Consumers aren’t all convinced. As one commenter on the Kinsa story wrote, echoing others’ sentiments, “Everyone who owns a Kinsa thermometer should throw it out. Send a message that you value your privacy. Advertisers, enough is enough.”

Kinsa CEO Inder Singh wrote a blog post in response to the uproar, defending the company’s data practice and pointing to its core mission to locate infectious illness outbreaks and prevent their spread. He called the article headline “click-baity” and objected to the implication Kinsa is doing something “nefarious.” “We’re not,” he said.

Kinsa said it does share data for advertising purposes with other companies, although it did not name any. It also works with pharmacies and cold and cough medicine makers that use its information to stock retail shelves in areas where fevers are spiking.

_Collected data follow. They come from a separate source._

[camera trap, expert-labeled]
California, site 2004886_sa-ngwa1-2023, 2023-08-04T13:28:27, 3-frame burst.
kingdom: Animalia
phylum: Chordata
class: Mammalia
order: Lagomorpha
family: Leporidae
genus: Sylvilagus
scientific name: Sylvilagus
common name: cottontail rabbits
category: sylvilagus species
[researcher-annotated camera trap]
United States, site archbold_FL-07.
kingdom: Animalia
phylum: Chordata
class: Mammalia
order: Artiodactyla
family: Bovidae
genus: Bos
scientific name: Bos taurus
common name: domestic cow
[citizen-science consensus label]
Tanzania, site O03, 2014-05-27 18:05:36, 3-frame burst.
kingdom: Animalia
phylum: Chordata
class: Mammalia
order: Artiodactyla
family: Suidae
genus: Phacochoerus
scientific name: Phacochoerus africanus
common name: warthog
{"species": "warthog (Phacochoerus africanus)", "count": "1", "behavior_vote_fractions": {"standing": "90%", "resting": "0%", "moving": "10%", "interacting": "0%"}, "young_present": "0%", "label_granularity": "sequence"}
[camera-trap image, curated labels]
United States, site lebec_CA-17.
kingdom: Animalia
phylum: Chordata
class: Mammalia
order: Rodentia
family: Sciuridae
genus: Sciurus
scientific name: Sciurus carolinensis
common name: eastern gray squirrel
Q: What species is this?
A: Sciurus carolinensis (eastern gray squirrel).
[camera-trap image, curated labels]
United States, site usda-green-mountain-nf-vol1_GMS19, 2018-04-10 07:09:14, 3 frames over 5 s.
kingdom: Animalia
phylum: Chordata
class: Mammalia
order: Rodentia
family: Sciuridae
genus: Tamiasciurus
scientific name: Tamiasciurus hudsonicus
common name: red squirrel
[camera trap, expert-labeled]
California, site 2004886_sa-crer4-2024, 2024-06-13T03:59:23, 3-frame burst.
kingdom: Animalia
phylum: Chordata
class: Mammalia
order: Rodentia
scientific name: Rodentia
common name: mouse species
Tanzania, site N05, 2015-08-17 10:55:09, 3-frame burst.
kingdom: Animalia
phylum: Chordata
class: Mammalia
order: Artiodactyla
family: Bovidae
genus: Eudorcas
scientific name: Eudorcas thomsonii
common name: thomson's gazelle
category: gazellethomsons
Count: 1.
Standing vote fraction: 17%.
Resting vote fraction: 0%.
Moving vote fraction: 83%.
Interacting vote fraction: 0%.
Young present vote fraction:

Many pharma and healthcare companies are already using other types of anonymized data to evaluate patient and physician behaviors, improve adherence, gauge market opportunities and, yes, target digital ads.

Pandora music service, for instance, partnered with data company Crossix to deliver relevant audiences to some 20 big pharma companies that have advertised on the music streamer over the past few years.

“Big data is something brands are going to take advantage of today and will continue to take advantage of forever more. With the thermometer technology, yes, people are up in arms. But they’re up in arms every single time they hear that their data is being used like they’re surprised by this,” Brian Byer, VP of content and commerce practice lead at digital agency Blue Fountain Media, said.

The additional data sources from connected health devices to pharma marketers are just that. “It’s just one more data source that Big Pharma and medical device companies are going to use to better target and better optimize their marketing,” he said.

Count Kinsa in. A post on the Kinsa Insights blog last year about illness-based marketing concluded, “For any company, organization or agency with a product or service that can help the sick in their moment of need, there is an opportunity at hand. And this is just the tip of the iceberg. Imagine knowing where and when people will be coughing vs. vomiting—where strep is spreading vs. flu. Illness data is finally at a level of accuracy, granularity and timeliness where this is all possible for those brands that are ready to use it.”